Aim of the task =
A faithful copy of the data is what is wanted, minus any pictures.

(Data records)
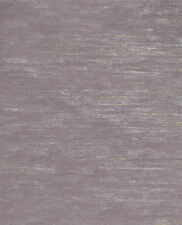 Shiny Silver and Beige Stria on Lavender Background Wallpaper FV2189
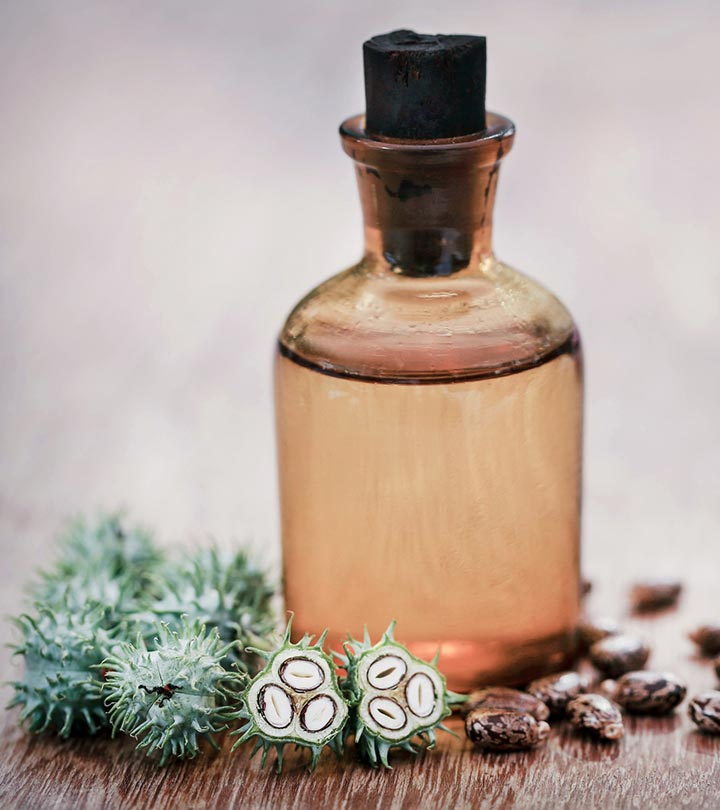 Castor Oil Enema- What Is it And What Are Its Benefits?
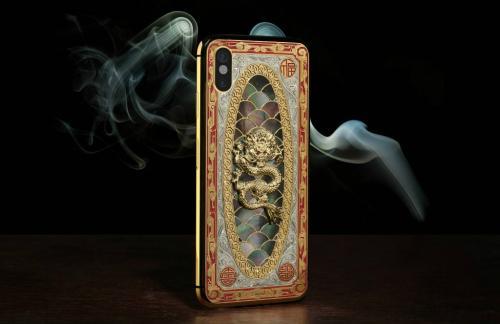 Nếu iPhone X chưa đủ ngầu, mua ngay iPhone X Legend nạm kim cương-1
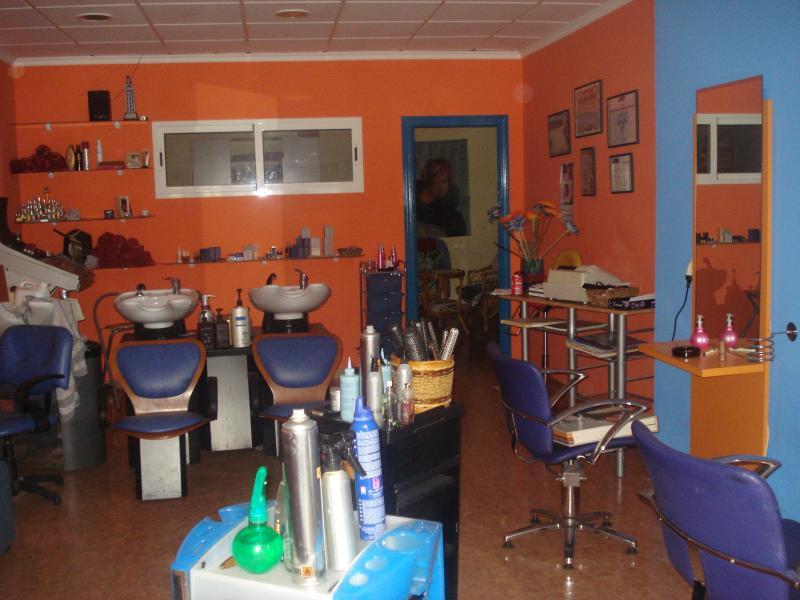 Local en alquiler en calle Largo Caballero, Fuentecita-Quemadero en Almería - 60417405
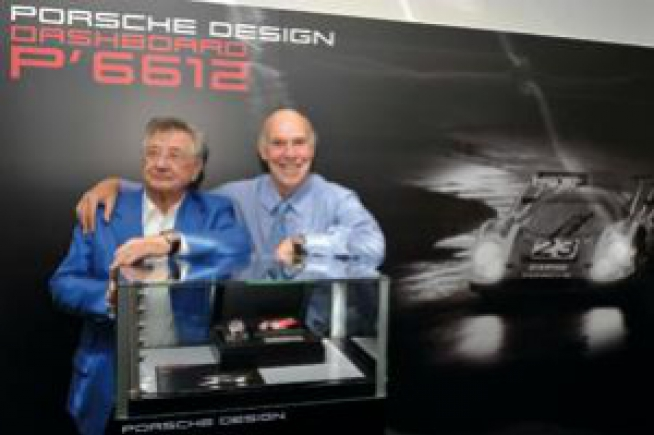 Racing drivers Hans Herrmann and Richard Attwood visit watch manufacturer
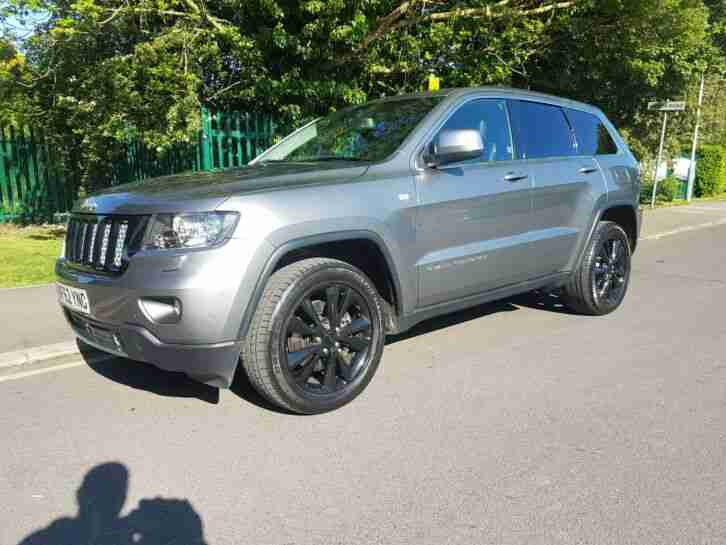 Grand Cherokee S Limited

Exercise solution =
 Shiny Silver and Beige Stria on Lavender Background Wallpaper FV2189
 Castor Oil Enema- What Is it And What Are Its Benefits?
 Nếu iPhone X chưa đủ ngầu, mua ngay iPhone X Legend nạm kim cương-1
 Local en alquiler en calle Largo Caballero, Fuentecita-Quemadero en Almería - 60417405
 Racing drivers Hans Herrmann and Richard Attwood visit watch manufacturer
 Grand Cherokee S Limited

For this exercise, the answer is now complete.